• _Fragmento seleccionado_:
A los ciudadanos comunes y corrientes les importa muy poco la Secretaría de Relaciones Exteriores. Nada entienden del llamado concierto internacional. Tampoco el actual gobierno entiende.
Por cuanto hace a la secretaría de Gobernación, no les importa mucho, excepto cuando hacen interminables colas en la calle de Londres, entre Niza y Génova, para obtener una certificación de su CURP o cuando quieren sacar a un joven de las rejas de un Consejo Tutelar. Tampoco les aprieta mucho la gestión del Instituto de Migración, siempre y cuando no vivan en la Colonia Roma convertida en el “pequeño Puerto Príncipe”, lamentable campamento de haitianos errabundos.
La función política del secretario de Gobernación, especialmente éste, quedó marcada para siempre por su tendencia al reposado ejercicio de la burocracia y la incesante actividad como representante presidencial en los congresos estatales con una doble intención: reforzar el programa presidencial y darse a conocer en la vastedad de la república. No olvidemos su condición provinciana de funcionario local.

• _Datos mostrados_:
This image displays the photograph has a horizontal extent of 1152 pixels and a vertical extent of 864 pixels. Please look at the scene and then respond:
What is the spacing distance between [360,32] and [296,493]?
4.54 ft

• _Trabajo por hacer_:
1 - Responde estas preguntas sobre el fragmento acerca de las secretarías de Estado:
(a) ¿Entre qué calles hacen colas los ciudadanos en la calle de Londres?
(b) ¿Qué nombre recibe la Colonia Roma en el texto?
(c) ¿Cuál es la doble intención del secretario de Gobernación al presentarse en los congresos estatales?
2 - Escribe la continuación del fragmento acerca de las secretarías de Estado a partir de su última oración.

• _Respuestas por punto_:
1 -
(a) Entre Niza y Génova.
(b) El “pequeño Puerto Príncipe”.
(c) Reforzar el programa presidencial y darse a conocer en la vastedad de la república.

2 -
Opaco a fuerza de no tener personalidad ni discurso más allá de la imitación, como le sucede a la jefa de Gobierno, el secretario de Gobernación ha sido siempre un mensajero con pocas ideas personales. Si las tiene no ha tenido oportunidad de darlas a conocer.
Su principal limitación es no poder salirse de la camisa de fuerza de la ortodoxia lopezobradoriana; la cual consiste en no dar ni siquiera un paso fuera de esos límites de obediencia ciega. Y los ciegos, sobre todo cuando no quieren ver. -o no les conviene–, no aprecian el conjunto.
Por eso todos los funcionarios de esta administración abigarrada de turiferarios felices y esperanzados, –como los cortesanos–, son limitados.
Quien imita, se limita. Es una ley.
Y esa limitación puede llegar a los puntos más extremos: por mimético se puede ser elegido (a) porque su docilidad imitativa se puede confundir con lealtad, adhesión extrema, comunión casi religiosa. Pero frecuentemente tanta identificación es una simulación, una falsedad por el camino del elogio.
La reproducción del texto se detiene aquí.